Jésus répond : « Apportez-les-moi. »

Dieu ne nous demande pas de donner ce que nous n’avons pas. Il nous demande de ne pas garder prisonnier ce que nous avons. La générosité ne consiste pas à donner beaucoup, mais à donner avec amour ce que nous pouvons donner.

Sainte Teresa de Calcutta racontait qu’elle avait apporté du riz à une famille qui souffrait de la faim. La mère prit aussitôt la moitié du riz et sortit. À son retour, elle expliqua : « Mes voisins aussi ont faim. » Cette femme possédait presque rien, mais son cœur n’était pas pauvre. Elle avait peu de riz, mais beaucoup d’amour.

Nos cinq pains et nos deux poissons peuvent être modestes : une visite à une personne seule, quelques minutes d’écoute, un service rendu sans attendre de remerciement, une place faite à l’étranger, un pardon offert, une compétence mise au service de la communauté.

La générosité, ce n’est pas seulement donner de l’argent. C’est donner de son temps, de son attention, de sa patience, de sa présence et parfois même de son repos.

Ce que nous retenons par peur demeure peu de chose. Ce que nous remettons entre les mains du Christ peut nourrir une multitude.

  1. PORTER DU FRUIT : la générosité multiplie la vie

Jésus prend les cinq pains, prononce la bénédiction, les rompt et les donne aux disciples. Et l’Évangile précise :« Tous mangèrent et furent rassasiés. Et l’on ramassa douze paniers pleins. »

La générosité porte d’abord un fruit d’ABONDANCE. Nous donnons un peu de temps, et quelqu’un retrouve le courage. Nous offrons une parole, et une personne se relève. Nous partageons un peu de pain, et Dieu nourrit aussi l’espérance.
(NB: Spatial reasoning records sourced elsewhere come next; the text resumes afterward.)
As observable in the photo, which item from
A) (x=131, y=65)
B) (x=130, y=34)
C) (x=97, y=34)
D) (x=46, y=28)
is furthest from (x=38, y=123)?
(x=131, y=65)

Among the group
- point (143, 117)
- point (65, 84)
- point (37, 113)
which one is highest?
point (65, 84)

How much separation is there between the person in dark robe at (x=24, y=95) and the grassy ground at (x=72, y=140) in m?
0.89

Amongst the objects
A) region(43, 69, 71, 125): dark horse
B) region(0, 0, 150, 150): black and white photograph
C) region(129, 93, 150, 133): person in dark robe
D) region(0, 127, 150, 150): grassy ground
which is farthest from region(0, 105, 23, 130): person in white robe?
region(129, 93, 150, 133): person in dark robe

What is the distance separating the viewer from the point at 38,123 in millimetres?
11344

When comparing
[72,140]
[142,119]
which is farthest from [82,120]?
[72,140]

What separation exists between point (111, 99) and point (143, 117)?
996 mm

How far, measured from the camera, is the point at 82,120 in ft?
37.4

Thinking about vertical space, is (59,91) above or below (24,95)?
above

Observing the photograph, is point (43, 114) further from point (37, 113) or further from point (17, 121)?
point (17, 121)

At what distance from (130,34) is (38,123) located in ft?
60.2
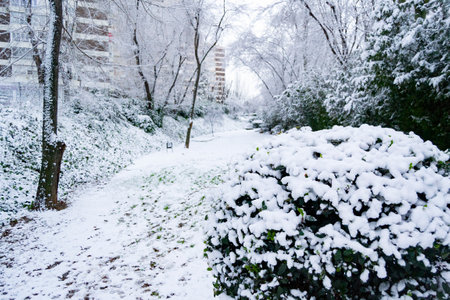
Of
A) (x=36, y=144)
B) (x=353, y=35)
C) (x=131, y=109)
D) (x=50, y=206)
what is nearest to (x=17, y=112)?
(x=36, y=144)

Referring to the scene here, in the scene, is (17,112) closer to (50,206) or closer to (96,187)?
(96,187)

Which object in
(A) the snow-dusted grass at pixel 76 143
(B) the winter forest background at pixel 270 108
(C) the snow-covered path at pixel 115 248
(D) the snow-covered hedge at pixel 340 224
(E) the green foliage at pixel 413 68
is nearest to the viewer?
(D) the snow-covered hedge at pixel 340 224

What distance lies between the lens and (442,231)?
5.35ft

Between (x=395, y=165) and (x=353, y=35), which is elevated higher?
(x=353, y=35)

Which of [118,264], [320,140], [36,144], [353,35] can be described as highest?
[353,35]

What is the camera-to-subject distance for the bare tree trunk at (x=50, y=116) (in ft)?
20.2

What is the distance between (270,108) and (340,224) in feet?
66.4

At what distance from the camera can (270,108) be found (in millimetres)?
21359

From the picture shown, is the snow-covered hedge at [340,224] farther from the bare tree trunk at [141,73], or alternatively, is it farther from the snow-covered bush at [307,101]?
the bare tree trunk at [141,73]

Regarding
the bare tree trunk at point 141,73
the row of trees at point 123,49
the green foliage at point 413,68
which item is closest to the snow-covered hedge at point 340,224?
the green foliage at point 413,68

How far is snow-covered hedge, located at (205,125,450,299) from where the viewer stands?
64.9 inches

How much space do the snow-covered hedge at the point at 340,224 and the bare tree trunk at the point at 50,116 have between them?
19.4 feet

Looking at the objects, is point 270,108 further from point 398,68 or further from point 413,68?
point 413,68

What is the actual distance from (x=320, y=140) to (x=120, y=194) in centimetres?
723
Elle porte ensuite un fruit de FRATERNITÉ. Au début, il y avait une foule anonyme ; à la fin, il y a des hommes, des femmes et des enfants assis ensemble autour d’un même pain. La générosité transforme une foule d’étrangers en communauté de frères.

Enfin, elle produit la JOIE. La personne généreuse découvre qu’en donnant, elle ne s’appauvrit pas intérieurement : elle devient plus libre, plus vivante, plus semblable à Dieu. Le concile Vatican II affirme : « L’homme ne peut pleinement se trouver que par le don désintéressé de lui-même. »
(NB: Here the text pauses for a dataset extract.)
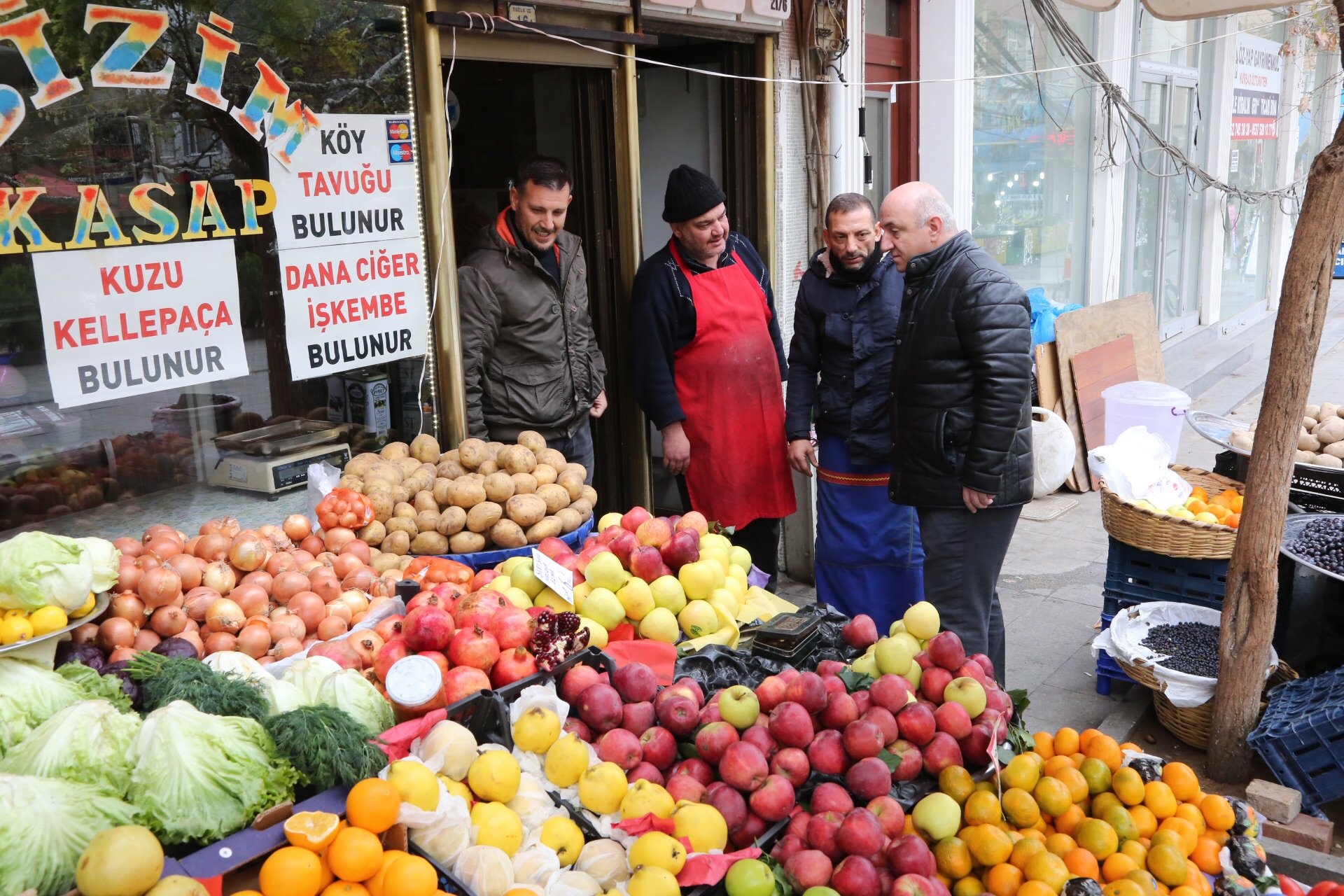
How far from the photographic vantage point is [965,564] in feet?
14.0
Nous nous perdons lorsque nous vivons uniquement pour nous-mêmes. Nous nous retrouvons lorsque notre vie devient un don.

Frères et sœurs, l’Eucharistie que nous célébrons est la grande école de la générosité. Jésus ne dit pas : « Ceci est une partie de moi. » Il dit : « Ceci est mon corps livré pour vous. » Il ne donne pas quelque chose : il se donne lui-même.

Demandons-lui aujourd’hui cette grâce :

La grâce de RECEVOIR avec gratitude ;
la grâce d’OFFRIR sans calcul ;
la grâce de PORTER des fruits de joie et de fraternité.

Car, au soir de notre vie, ce ne sont pas nos possessions qui témoigneront pour nous, mais les personnes que nous aurons nourries, consolées, relevées et aimées.

Ce que nous gardons pour nous finit par nous échapper ; mais ce que nous donnons par amour entre déjà dans l’éternité. Amen.